Re: [PATCH v3] Avoid manual shift-and-test logic in AllocSetFreeIndex

From: Jeremy Kerr <jk(at)ozlabs(dot)org>
To: Robert Haas <robertmhaas(at)gmail(dot)com>
Cc: pgsql-hackers(at)postgresql(dot)org
Subject: Re: [PATCH v3] Avoid manual shift-and-test logic in AllocSetFreeIndex
Date: 2009-07-20 00:47:18
Message-ID: 200907201047.18603.jk@ozlabs.org
Views: Raw Message | Whole Thread | Download mbox | Resend email
Thread:
Lists: pgsql-hackers

Hi Robert,

> That having been said, Jeremy, you probably want to take a look at
> those comments and I have a few responses to them as well.

OK, thanks for the heads-up.

> following comment:
> > Applied and built cleanly. Regress passes. Trying to hunt down ppc
> > box to see if performance enhancement can be seen.
>
> Question: are we only doing this because of PowerPC?

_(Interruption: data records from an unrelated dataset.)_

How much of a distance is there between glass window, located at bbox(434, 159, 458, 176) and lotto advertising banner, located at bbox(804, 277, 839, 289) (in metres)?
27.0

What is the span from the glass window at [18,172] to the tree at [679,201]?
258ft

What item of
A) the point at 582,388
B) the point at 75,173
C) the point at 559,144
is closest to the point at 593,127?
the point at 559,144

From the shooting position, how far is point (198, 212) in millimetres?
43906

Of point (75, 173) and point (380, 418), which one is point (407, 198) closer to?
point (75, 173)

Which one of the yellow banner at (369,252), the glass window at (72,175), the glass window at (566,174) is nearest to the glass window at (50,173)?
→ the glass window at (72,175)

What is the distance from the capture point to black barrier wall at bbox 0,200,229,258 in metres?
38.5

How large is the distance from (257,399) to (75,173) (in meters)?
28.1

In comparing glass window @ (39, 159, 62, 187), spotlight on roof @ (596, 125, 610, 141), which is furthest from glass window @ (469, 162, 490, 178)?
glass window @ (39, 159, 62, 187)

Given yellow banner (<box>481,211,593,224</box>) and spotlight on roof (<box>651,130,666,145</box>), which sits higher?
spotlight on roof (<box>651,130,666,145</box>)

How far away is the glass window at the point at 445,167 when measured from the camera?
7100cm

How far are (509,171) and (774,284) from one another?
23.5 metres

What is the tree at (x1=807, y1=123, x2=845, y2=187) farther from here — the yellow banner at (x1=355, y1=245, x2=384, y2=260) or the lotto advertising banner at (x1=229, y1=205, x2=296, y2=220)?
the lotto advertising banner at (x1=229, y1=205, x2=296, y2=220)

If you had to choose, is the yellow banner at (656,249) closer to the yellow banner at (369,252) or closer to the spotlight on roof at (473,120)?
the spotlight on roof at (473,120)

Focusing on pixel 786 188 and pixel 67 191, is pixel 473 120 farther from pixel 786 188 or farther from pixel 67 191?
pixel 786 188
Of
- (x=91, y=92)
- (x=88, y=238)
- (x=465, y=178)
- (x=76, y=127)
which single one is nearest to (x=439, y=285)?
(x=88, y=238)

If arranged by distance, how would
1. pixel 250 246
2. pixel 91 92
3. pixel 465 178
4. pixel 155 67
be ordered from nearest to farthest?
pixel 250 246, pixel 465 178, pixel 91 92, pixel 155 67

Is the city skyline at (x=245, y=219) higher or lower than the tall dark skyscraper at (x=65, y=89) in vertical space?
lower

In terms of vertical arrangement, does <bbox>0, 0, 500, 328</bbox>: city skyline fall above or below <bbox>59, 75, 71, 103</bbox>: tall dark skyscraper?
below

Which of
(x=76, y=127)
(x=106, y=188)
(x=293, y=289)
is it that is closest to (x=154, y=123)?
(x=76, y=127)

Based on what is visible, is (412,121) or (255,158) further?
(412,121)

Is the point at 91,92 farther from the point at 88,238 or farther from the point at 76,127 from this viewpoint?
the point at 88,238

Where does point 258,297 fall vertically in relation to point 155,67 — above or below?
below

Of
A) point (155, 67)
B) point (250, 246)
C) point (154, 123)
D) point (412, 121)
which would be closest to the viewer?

No, this patch will benefit any architecture that has a gcc
implementation of __builtin_clz. I know that both x86 and powerpc gcc
support this.

> What is going to happen on x86 and other architectures? x86 is not
> the center of the universe, but at a very minimum we need to make sure
> that things don't go backwards on what is a very common platform. Has
> anyone done any benchmarking of this?

Yes, Atsushi Ogawa did some benchmarking with this patch on x86, his
numbers are here:

http://archives.postgresql.org/message-id/4A2895C4.9050108@hi-ho.ne.jp

In fact, Atushi originally submitted a patch using inline asm (using
"bsr") to do this on x86. Coincidentally, I was working on a powerpc
implementation (using "cntlz") at the same time, so submitted a patch
using the gcc builtin that would work on both (and possibly other)
architectures.

> A related question: the original email for this patch says that it
> results in a performance increase of about 2% on PPC. But since it
> gives no details on exactly what the test was that improved by 2%,
> it's hard to judge the impact of this. If this means that
> AllocSetFreeIndex() is 2% faster, I think we should reject this patch
> and move on. It's not worth introducing architecture-specific code
> to get a performance improvement that probably won't even move the
> needle on a macro-benchmark. On the other hand, if the test was
> something like a pgbench run, then this is really very impressive.
> But we don't know which it is.

The 2% improvement I saw is for a sysbench OLTP run. I'm happy to re-do
the run and report specific numbers if you need them.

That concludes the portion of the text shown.